What is anaerobic digestion? It refers to the process by which bacteria break down waste in the absence of oxygen (hence anaerobic). The absence of oxygen is important here. Similar to pyrolysis, the process that produces biochar from biomass, which is also conducted absent oxygen, removing oxygen prevents the production of emissions in the process. The result? A ‘renewable’ biogas.
In Vanguard Renewables’ case, they scale anaerobic digestion in giant reactors, where various types of waste can be processed and turned into biogas. At the time of the acquisition, they operated six anaerobic digesters across Massachusetts and Vermont. Their goal?
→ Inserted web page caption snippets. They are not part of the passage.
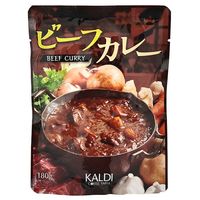カルディコーヒーファーム オリジナルビーフカレー180g 1セット（1個×2）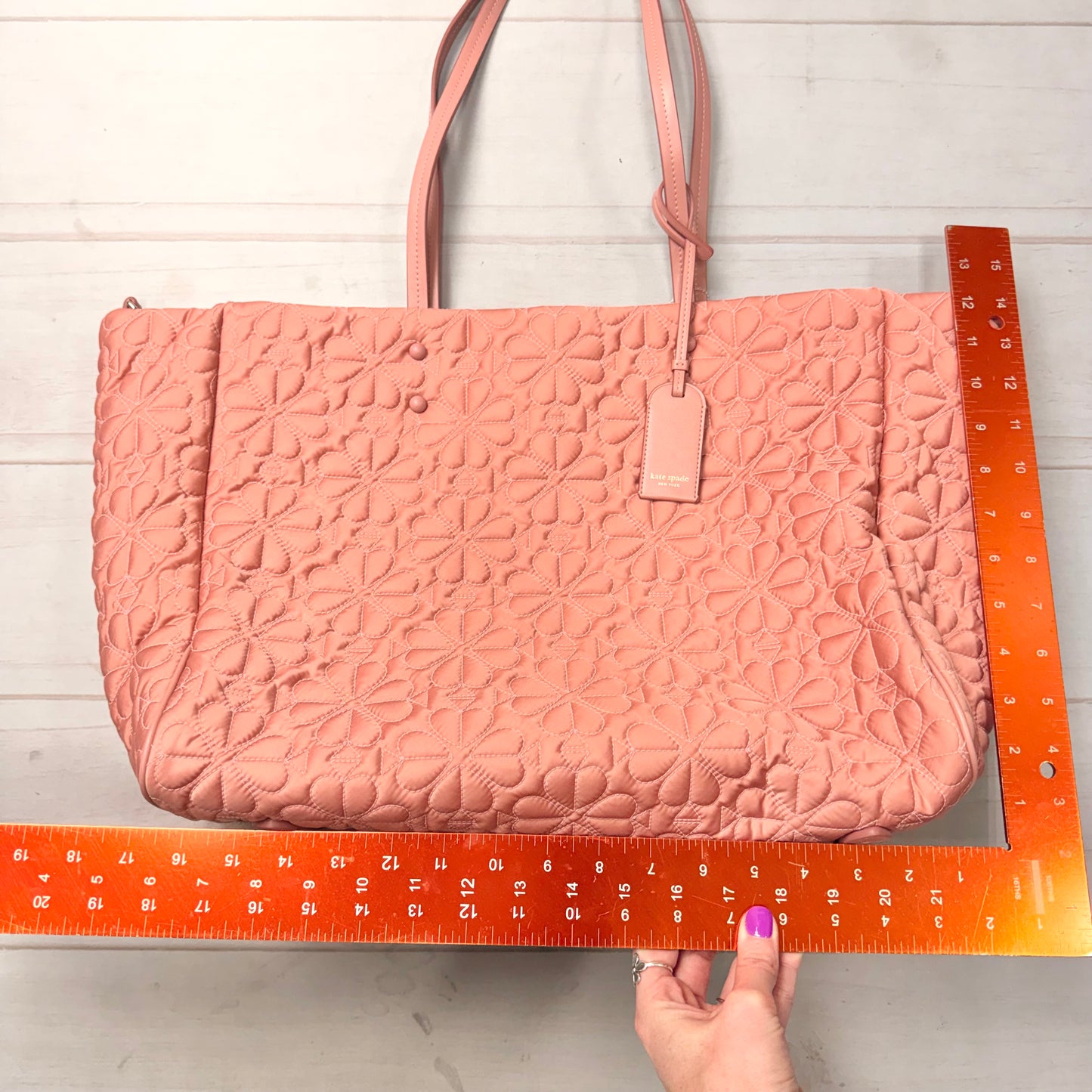 Tote Designer By Kate Spade, Size: Large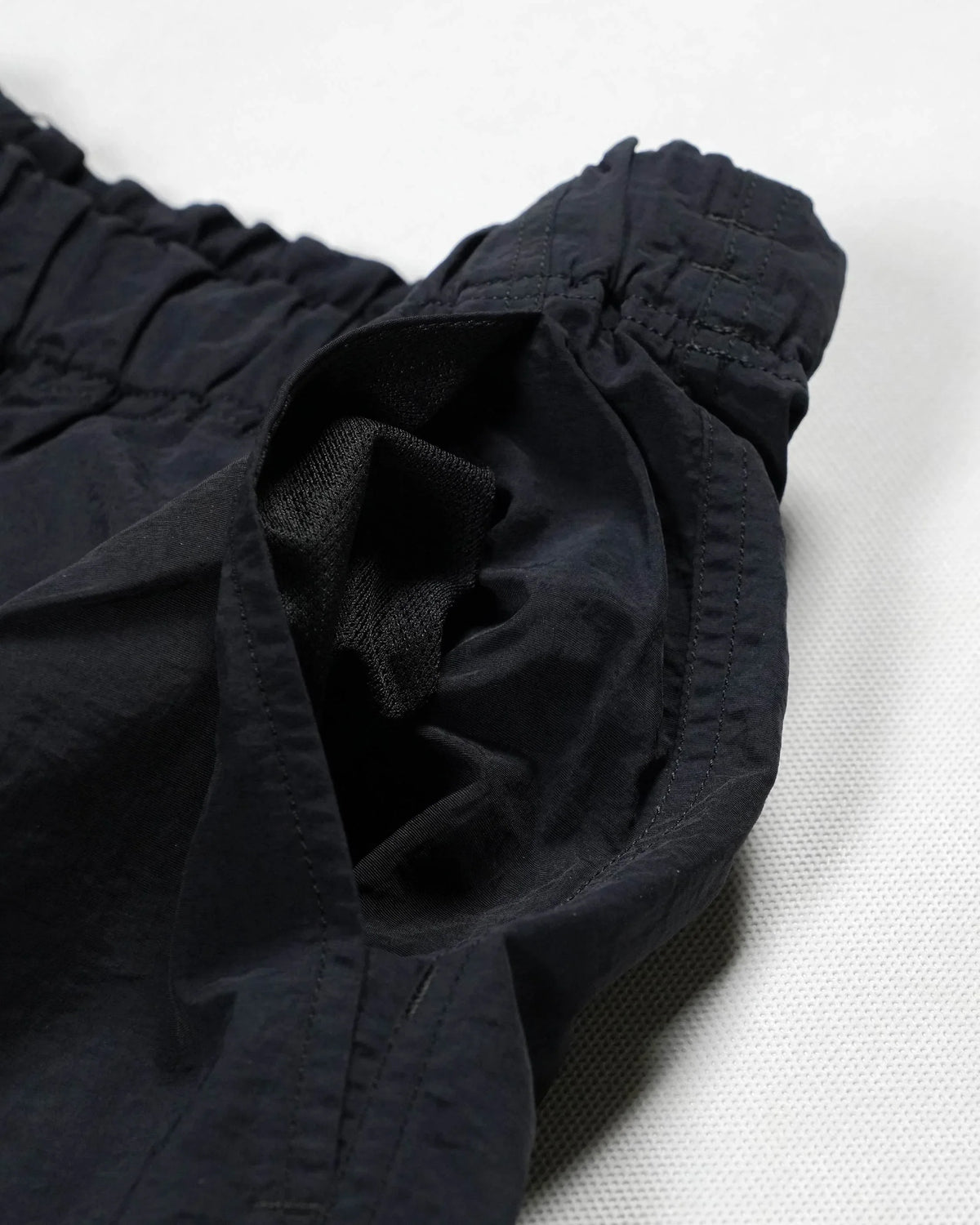 Nanga Nylon Tusser Easy Shorts / BLK - Wild Camping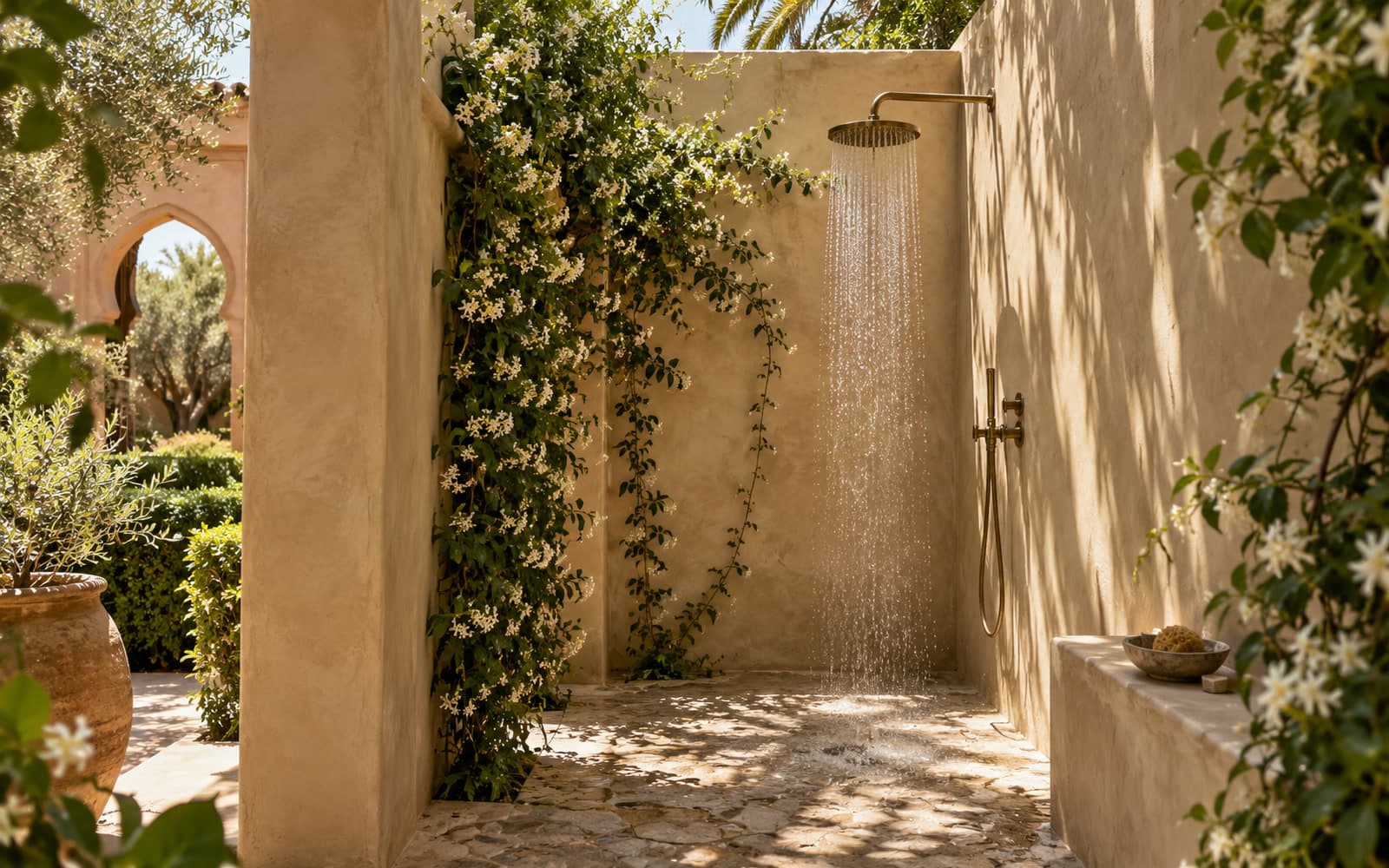 Garden Riad Suite detail 2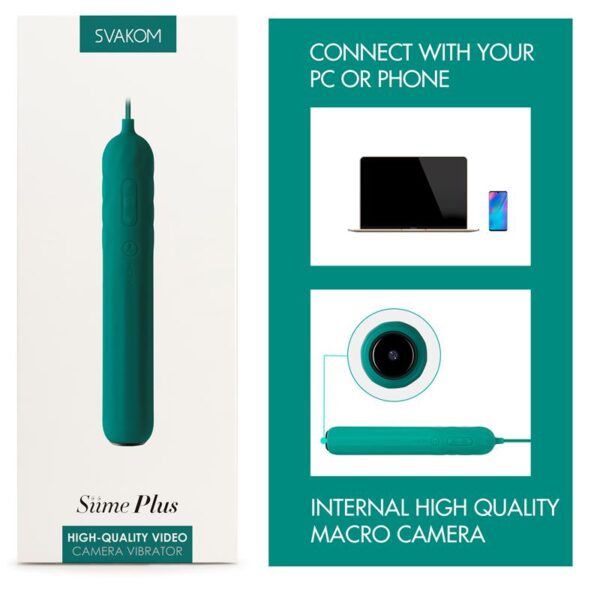 Vibe with Cable and Camera Siime Plus Emerald Green - Image 5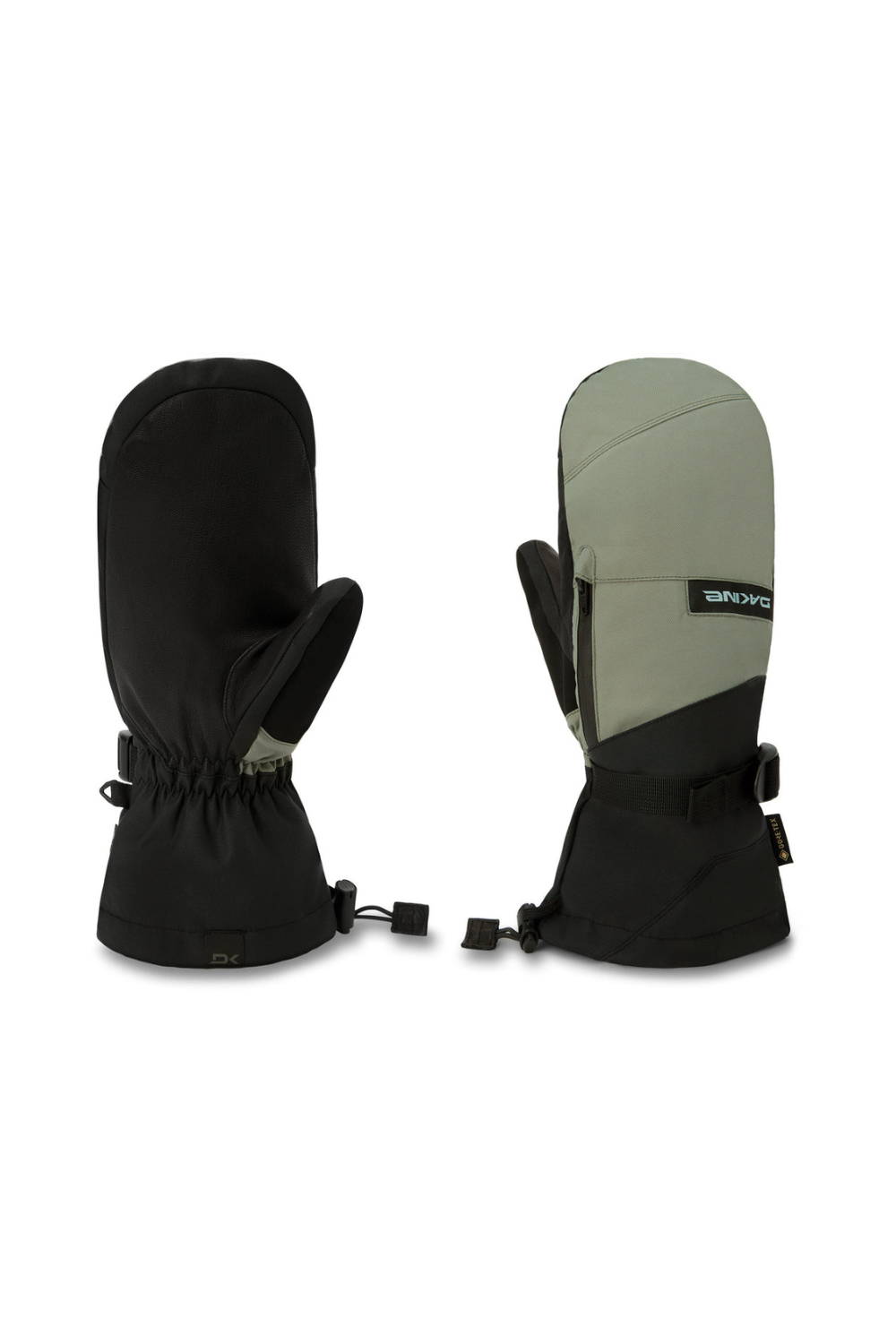 Dakine Mens Leather Titan Gore-Tex Mitts Mulled Basil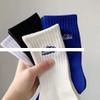 Men s & Women s Lightweight Crew Socks Breathable Poly Cotton Blend Athletic Socks for Spring Summe
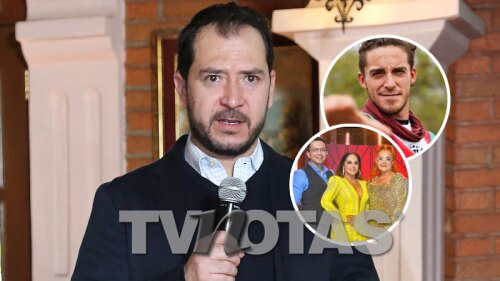 Adrián Ortega habla de la salida de los chefs y Aristeo de TV Azteca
Operate 100 digesters by 2026. To-date, facilities have been co-located with farms to source waste.
Anaerobic digestion is more common in Europe, but may be ramping up in the U.S. Producing gas renewably can have a lot of benefits. Burning it, just like burning natural gas or methane, still produces CO2 emissions. Ideally however, the CO2 emissions produced from burning it result in no net gain in atmospheric CO2. How? Because the emissions released in burning were ‘locked in’ to the gas from waste. And those same emissions theoretically would have reentered the carbon cycle had the waste not been processed.
Whether that’s 100% true depends to a large degree on how air-tight the full chain from waste to renewable gas consumption is – even small leaks along the supply chain, for instance, could ‘upset’ the emissions neutrality of the system considerably. That said, there are definitely benefits to processing waste, especially from farms, rather than letting it decompose in the field or in landfills. When organic matter decomposes without any additional processing through a process called anaerobic fermentation (often in landfills) it can lead to significant methane emissions.
Having spent a lot of time in Germany in my life, biogas is more or less ubiquitous in Europe. Even just driving around the country, or around town, you’ll see mentions of it. I never really processed that I didn’t see much mention of it at all in the U.S. But perhaps that’s changing – there’s nothing like a Blackrock-managed acquisition to signal that a technology is firmly on investors and innovators radars.